Rays often enter the bay. In fact, bays are their specialty -- just ask down Chesapeake way, where they’d love to see the ravenous bottom-sucking over-feeding cow-nose rays become an ex-species.
In recent summers, schools comprised of over 100,000 rays have raked the Chesapeake Bay, literally eating every crustacean and shellfish they could crush – and each ray can crush a lot. As that bay tries to recover from a devastating loss of blue crabs, the last thing those baymen need to see are veritable clouds of rays vacuuming the bottom down to the bone.
I’m among those who believe the seeming population burst of cow-nose rays is due in large part to catastrophic collapse of most major shark species – due purely to mankind’s moronic shark fishing methods, including the totally repulsive act of “finning.” Sharks feast on rays. In fact, the remaining large nearshore sharks often stalk the cow-nosed ray schools as they move along the coast.
Cow-nose rays are currently out there in numbers heretofore unseen, even harkening back to olden times. I recall reading old fishing annals (back to the early 1800s) in which a single ray or two was written up due to their rarity.
Locally, the cow-nose rays have shown a major presence over the past decade, with a couple LBI beachfront in-water ray parades hosting thousands and thousands of stingrays, to the point they turned the water a light tan color because the fish were swimming so closely together. These swim-bys often caused a rolling fuss among bathers and lifeguards. A few summers back, I heard one likely over-energetic TV report that “millions of rays” were spotted along the Jersey Shore. Also noted, anecdotally and journalistically, were the sharks accompanying the rays.
When summering around LBI, cow-nose rays appear to hover along the beachline during the day, feeding on calico crabs. After dark, they often head in-bay, grinding away at tastier crustaceans, including blue claw crabs and assorted shrimp and such.
My guess is the ray you saw trapped had been among a major crowd of night cruising stingrays. It apparently got frisky – quite possibly smelling untapped bottom inside the fences – and either turned its body sideways to get through the fence slats or, more likely, burrowed under the fence. Why didn’t it just burrow back out? They’re plentiful, not intellectuals. Panic and short-term memory kept it behind bars.

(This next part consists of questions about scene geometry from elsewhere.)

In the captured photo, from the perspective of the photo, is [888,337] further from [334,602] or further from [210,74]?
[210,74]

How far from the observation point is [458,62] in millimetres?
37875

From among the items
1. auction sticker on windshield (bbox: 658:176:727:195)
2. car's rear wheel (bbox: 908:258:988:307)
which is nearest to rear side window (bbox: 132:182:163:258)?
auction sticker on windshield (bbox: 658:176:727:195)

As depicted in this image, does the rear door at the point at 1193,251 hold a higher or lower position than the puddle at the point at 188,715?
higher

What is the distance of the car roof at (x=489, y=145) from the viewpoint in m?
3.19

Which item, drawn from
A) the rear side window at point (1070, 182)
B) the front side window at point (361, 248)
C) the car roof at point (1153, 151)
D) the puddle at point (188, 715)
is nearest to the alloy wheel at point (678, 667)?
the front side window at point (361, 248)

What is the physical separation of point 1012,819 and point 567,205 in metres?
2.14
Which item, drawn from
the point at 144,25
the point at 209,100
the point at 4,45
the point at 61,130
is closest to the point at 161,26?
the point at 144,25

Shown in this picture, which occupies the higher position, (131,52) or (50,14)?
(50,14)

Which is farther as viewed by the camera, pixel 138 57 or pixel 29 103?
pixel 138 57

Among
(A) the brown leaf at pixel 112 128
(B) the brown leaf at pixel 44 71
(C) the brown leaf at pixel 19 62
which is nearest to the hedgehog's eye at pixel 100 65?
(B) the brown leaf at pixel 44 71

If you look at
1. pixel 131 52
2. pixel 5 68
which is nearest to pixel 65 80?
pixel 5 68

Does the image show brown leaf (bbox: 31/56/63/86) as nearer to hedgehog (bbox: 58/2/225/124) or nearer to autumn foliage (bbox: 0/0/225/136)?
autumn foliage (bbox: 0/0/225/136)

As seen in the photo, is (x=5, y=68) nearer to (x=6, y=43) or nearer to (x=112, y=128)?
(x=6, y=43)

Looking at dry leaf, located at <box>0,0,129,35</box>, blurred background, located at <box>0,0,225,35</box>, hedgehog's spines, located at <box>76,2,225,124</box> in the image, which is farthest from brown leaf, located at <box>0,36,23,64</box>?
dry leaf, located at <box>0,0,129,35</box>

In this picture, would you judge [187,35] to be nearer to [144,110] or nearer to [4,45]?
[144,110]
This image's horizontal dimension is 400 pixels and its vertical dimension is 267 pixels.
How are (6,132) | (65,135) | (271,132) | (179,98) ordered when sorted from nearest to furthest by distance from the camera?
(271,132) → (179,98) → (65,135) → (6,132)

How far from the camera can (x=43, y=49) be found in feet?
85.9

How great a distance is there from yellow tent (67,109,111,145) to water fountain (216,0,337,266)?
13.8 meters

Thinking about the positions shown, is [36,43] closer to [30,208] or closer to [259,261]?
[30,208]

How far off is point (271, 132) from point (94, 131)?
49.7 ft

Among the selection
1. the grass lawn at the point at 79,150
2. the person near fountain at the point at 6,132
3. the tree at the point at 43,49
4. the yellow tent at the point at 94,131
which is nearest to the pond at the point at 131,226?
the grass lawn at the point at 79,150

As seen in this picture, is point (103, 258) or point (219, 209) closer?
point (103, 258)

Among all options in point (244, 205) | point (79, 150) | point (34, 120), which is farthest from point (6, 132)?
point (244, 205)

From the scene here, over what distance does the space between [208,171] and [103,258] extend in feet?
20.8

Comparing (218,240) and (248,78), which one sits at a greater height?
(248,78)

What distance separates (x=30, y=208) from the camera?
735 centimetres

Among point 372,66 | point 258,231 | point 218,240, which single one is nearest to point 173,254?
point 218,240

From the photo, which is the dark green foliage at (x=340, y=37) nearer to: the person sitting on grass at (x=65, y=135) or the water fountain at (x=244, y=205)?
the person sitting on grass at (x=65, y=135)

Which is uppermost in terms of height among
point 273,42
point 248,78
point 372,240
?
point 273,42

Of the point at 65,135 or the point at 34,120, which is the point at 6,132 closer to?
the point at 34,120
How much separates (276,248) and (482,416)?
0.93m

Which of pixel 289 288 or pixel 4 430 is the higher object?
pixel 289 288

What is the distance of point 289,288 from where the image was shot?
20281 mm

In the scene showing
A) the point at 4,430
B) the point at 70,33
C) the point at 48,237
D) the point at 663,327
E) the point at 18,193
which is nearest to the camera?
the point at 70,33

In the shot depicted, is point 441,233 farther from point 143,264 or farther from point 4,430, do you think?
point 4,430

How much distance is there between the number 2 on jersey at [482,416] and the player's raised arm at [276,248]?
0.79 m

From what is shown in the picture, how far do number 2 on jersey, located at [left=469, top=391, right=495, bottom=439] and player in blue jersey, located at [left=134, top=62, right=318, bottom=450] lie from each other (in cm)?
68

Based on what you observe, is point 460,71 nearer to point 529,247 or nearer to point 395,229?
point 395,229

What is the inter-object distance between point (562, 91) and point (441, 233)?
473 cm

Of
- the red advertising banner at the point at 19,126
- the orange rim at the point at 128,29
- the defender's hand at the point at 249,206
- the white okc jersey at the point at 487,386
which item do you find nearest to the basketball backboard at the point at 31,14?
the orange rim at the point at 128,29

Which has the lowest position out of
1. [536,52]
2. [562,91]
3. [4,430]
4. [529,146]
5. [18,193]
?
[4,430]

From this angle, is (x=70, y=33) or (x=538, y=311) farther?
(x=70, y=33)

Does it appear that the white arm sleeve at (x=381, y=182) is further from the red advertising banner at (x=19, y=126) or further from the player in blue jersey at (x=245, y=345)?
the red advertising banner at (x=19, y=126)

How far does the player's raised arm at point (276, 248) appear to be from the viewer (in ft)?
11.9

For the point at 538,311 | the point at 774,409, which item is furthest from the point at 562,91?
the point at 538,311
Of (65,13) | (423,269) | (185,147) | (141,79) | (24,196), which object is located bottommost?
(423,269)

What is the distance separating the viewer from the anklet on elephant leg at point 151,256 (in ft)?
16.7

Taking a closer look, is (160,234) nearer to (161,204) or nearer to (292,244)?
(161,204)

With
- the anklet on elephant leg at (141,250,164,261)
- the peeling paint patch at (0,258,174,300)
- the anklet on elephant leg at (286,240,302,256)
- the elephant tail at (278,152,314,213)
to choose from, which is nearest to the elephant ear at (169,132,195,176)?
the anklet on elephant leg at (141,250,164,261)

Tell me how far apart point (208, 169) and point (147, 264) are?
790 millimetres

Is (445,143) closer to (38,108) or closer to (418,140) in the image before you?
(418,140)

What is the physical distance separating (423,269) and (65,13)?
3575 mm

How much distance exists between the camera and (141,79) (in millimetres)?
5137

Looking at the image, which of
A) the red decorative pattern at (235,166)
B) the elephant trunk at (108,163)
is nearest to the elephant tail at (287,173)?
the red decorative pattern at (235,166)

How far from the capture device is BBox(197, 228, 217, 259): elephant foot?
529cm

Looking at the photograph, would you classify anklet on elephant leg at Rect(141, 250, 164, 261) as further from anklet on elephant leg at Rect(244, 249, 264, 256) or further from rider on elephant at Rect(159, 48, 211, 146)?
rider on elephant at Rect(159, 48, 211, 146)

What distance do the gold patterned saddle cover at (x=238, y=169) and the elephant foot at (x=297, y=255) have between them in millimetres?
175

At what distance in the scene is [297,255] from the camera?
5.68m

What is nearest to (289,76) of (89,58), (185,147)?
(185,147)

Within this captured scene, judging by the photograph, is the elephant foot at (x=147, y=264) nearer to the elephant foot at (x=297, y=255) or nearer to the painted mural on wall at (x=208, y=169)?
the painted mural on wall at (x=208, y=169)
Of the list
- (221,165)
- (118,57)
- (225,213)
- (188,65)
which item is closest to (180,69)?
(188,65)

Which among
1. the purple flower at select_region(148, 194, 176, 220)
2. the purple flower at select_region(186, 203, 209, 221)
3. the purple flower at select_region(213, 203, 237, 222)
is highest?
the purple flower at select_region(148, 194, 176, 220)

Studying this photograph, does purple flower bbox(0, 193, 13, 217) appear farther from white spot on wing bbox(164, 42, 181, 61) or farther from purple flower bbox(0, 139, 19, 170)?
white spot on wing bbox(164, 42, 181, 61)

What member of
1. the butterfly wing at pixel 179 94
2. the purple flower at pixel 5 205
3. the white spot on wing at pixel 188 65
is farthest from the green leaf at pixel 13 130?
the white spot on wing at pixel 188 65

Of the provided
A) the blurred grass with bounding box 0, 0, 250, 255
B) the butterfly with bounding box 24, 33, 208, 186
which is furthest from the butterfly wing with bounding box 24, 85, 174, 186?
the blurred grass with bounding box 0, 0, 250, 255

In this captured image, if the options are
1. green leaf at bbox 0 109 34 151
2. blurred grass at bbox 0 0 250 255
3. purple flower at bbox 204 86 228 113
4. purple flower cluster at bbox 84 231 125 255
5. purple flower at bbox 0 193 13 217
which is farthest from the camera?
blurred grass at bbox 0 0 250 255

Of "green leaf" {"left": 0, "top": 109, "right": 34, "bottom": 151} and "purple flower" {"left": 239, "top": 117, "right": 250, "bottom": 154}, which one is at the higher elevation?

Sidebar: Included among the cow-nose rays that enter bayside LBI are some mega-rays of undetermined species. At least that used to be the case.
As kids, my buddies and I would go out spotting at night. We’d get a fully charged car battery, float it inside a clamming inner tube and hook up a high-beam headlight. Though mainly looking for crabs, we’d always come cross rays of monumental size, primarily around the shallows on the south side of the Middle Grounds off Beach Haven. We’d find these mega-rays first spotting the odd color of their huge eyes (when beamed upon).
The rays we came across often had 8 –foot-plus wingspans. If you don’t believe that, just ask any old-time baymen about the width of those suckers. We called them boat-draggers, since every once and again an angler would hook one on heftier gear and the monster rays would easily drag the angler’s boat wherever it was headed in its escape. You could never hope to get one onboard but it was a blast doing battle with them.
Gospel truth: Our idea of fun was to jump on a huge ray’s back and have it take off like a bat outta hell, all but flipping us upside down in the water. We kids were plentiful, not intellectuals. How we never felt the wrath of a mega-ray’s spine was the result of dumb luck alone.
By the by, I have not heard of these monster rays being hooked or even seen in recent years. However, I recall that back in the day folks would say those huge rays were rarities but when we went out with spotlights we’d see a ton of ‘em. Maybe I’ll do some spotting this summer – using these new 3 million CP handheld rechargeable spotlight. In fact, I highly encourage folks to try night spotting in the bay. It’s a one-night crash course in marine biology. And check out those fully freaky clearworms (my word) that spin manically in the water column. Wear sneakers or reef walkers.